▸ JOB 1
Find every line in the records that contains the string "patterned", and copy each of those lines. Case counts.

--- DOCUMENT EXTRACT ---

What is the #"pH"# of a #"0.49-M"# #"NaClO"# solution?

1 Answer
Apr 3, 2018

Answer:

#"pH" = 14 + log(sqrt(0.49 * K_b))#

Explanation:

Sodium hypochlorite is soluble in water, so it dissociates completely in aqueous solution to produce sodium cations, #"Na"^(+)#, and hypochlorite anions, #"ClO"^(-)#, in #1:1# mole ratios.

This means that you have

#["ClO"^(-)]_ 0 = ["NaClO"] = "0.49 M"#

The hypochlorite anions will act as a weak base in aqueous solution, meaning that some of these anions will react with water to form hypochlorous acid, #"HClO"#, and hydroxide anions, #"OH"^(-)#.

#"HClO"_ ((aq))^(-) + "H"_ 2"O"_ ((l)) rightleftharpoons "HClO"_ ((aq)) + "OH"_ ((aq))^(-)#

So right from the start, you should expect the #"pH"# of the solution to be #> 7# because of the presence of the hypochlorite anions.

Now, the base dissociation constant of the hypochlorite anions is calculated using the equation

#K_b = (["HClO"] * ["OH"^(-)])/(["ClO"^(-)])#

So if you start with #"0.49 M"# of hypochlorite anions and have #x# #"M"# ionize to produce hypochlorous acid and hydroxide anions, then the #1:1# mole ratios present in the balanced chemical equation that describes the ionization equilibrium tell you that, at equilibrium, you have

#["HClO"] = ["OH"^(-)] = x quad "M"#

If #x# #"M"# of hypochlorite anions ionize, then you get #x# #"M"# of hypochlorous acid and #x# #"M"# of hydroxide anions.

--- DATA EXCERPTS ---

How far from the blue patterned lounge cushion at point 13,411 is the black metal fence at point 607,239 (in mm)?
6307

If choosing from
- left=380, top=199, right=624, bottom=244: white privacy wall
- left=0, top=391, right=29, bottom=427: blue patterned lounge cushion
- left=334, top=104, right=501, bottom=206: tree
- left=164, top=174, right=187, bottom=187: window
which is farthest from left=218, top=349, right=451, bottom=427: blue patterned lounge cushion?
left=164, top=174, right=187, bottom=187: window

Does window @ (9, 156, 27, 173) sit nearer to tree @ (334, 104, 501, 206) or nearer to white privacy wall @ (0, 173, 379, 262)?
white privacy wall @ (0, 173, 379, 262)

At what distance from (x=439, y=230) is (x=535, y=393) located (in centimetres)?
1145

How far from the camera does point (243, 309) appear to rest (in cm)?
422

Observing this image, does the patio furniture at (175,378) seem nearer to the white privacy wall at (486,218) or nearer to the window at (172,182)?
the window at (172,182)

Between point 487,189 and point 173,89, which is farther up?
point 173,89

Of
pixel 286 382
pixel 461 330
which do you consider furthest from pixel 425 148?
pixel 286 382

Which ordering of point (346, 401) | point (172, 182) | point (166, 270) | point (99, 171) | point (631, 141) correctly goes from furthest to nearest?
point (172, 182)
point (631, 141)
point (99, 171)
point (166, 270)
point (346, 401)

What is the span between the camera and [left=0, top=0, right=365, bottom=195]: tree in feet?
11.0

---

▸ JOB 2
For each statement, answer yes or no on whether it agrees with the sodium hypochlorite explanation, and quote the deciding words of that text exactly: (a) sodium hypochlorite dissociates completely in aqueous solution; (b) the hypochlorite anions act as a strong base in aqueous solution; (c) some hypochlorite anions react with water to form hypochlorous acid.

▸ EXERCISE ANSWER 1
How far from the blue patterned lounge cushion at point 13,411 is the black metal fence at point 607,239 (in mm)?
- left=0, top=391, right=29, bottom=427: blue patterned lounge cushion
which is farthest from left=218, top=349, right=451, bottom=427: blue patterned lounge cushion?

▸ EXERCISE ANSWER 2
(a) Yes: "so it dissociates completely in aqueous solution"
(b) No: "The hypochlorite anions will act as a weak base in aqueous solution"
(c) Yes: "some of these anions will react with water to form hypochlorous acid"